Et voilà, Mme la Présidente, pourquoi je suis fier, moi aussi, d'être là. Je félicite mon collègue d'avoir porté le dossier parce qu'on a eu cette semaine... Je félicite aussi mes collègues qui ont été là. Mon collègue de Verdun qui a été un petit peu plus pointu par rapport à certaines interrogations concernant le projet de loi, mais ça a été quand même... On l'a rassuré pour différentes choses, entre autres, pour la mutuelle d'assurance à laquelle... Ça a été pour lui rassurant de poser ses questions.
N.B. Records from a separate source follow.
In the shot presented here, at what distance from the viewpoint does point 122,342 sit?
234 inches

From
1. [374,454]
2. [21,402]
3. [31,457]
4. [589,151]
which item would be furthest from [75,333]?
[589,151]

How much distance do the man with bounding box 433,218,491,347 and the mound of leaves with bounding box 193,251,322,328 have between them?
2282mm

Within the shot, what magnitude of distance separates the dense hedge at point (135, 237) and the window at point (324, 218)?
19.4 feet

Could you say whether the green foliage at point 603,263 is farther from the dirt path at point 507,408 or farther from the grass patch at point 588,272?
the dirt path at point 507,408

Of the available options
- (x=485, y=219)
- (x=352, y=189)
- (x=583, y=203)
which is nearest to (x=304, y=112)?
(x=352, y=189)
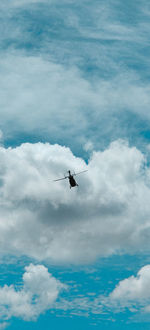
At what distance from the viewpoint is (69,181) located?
12588 cm
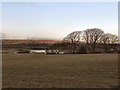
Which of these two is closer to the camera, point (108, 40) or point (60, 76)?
point (60, 76)

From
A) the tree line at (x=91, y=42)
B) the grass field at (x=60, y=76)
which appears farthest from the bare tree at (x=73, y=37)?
the grass field at (x=60, y=76)

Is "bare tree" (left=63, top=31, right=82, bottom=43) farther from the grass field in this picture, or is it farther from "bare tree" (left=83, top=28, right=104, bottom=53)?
the grass field

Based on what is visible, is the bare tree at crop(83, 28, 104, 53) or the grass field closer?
the grass field

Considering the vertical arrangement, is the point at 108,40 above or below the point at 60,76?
above

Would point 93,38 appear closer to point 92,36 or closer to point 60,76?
point 92,36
Voilà, Mme la Présidente, je suis fier. Joyeuses fêtes à l'équipe! Félicitations à l'équipe de Mme Maziade! Et on pourra continuer ensemble pour davantage donner au Québec, stimuler l'entrepreneuriat. Merci beaucoup, Mme la Présidente.

Mise aux voix

La Vice-Présidente (Mme Poirier): Merci, M. le député de Jean-Lesage. Alors, le principe du projet de loi n° 201, Loi constituant la Mutuelle de microfinance (Québec), est-il adopté?

Des voix: Adopté.

La Vice-Présidente (Mme Poirier): M. le leader adjoint.

Adoption

M. Traversy: Mme la Présidente, j'invite maintenant... je vous invite à appeler l'article 19 du feuilleton pour l'adoption finale de ce projet de loi privé.

La Vice-Présidente (Mme Poirier): Merci, M. le leader adjoint. Alors, M. le député de Saint-Jean propose l'adoption du projet de loi n° 201, Loi constituant la Mutuelle de microfinance (Québec). Y a-t-il des interventions?

Mise aux voix

Alors, le projet de loi n° 201, Loi constituant la Mutuelle de microfinance (Québec), est-il adopté?

Des voix: Adopté.

Ajournement au 12 février 2013

M. Traversy: Mme la Présidente, c'est avec un sincère plaisir que j'aimerais faire une motion d'ajournement pour nos travaux jusqu'au mardi 12 février 2013 prochain, à 13 h 45.

La Vice-Présidente (Mme Poirier): Est-ce que cette motion est appuyée?

M. Dutil: Oui, Mme la Présidente. C'est avec un sincère regret que nous l'acceptons; nous aurions souhaité avoir plusieurs autres période de questions. Malheureusement, on a refusé de l'autre côté.

Des voix: Ha, ha, ha!

La Vice-Présidente (Mme Poirier): Alors, puisque la motion est... La motion est adoptée? D'accord.

Des voix: Adopté.

La Vice-Présidente (Mme Poirier): Alors, à mon tour de vous souhaiter une joyeuse période des fêtes avec votre famille. Profitez-en, du repos. Joyeux Noël et Bonne Année à tous!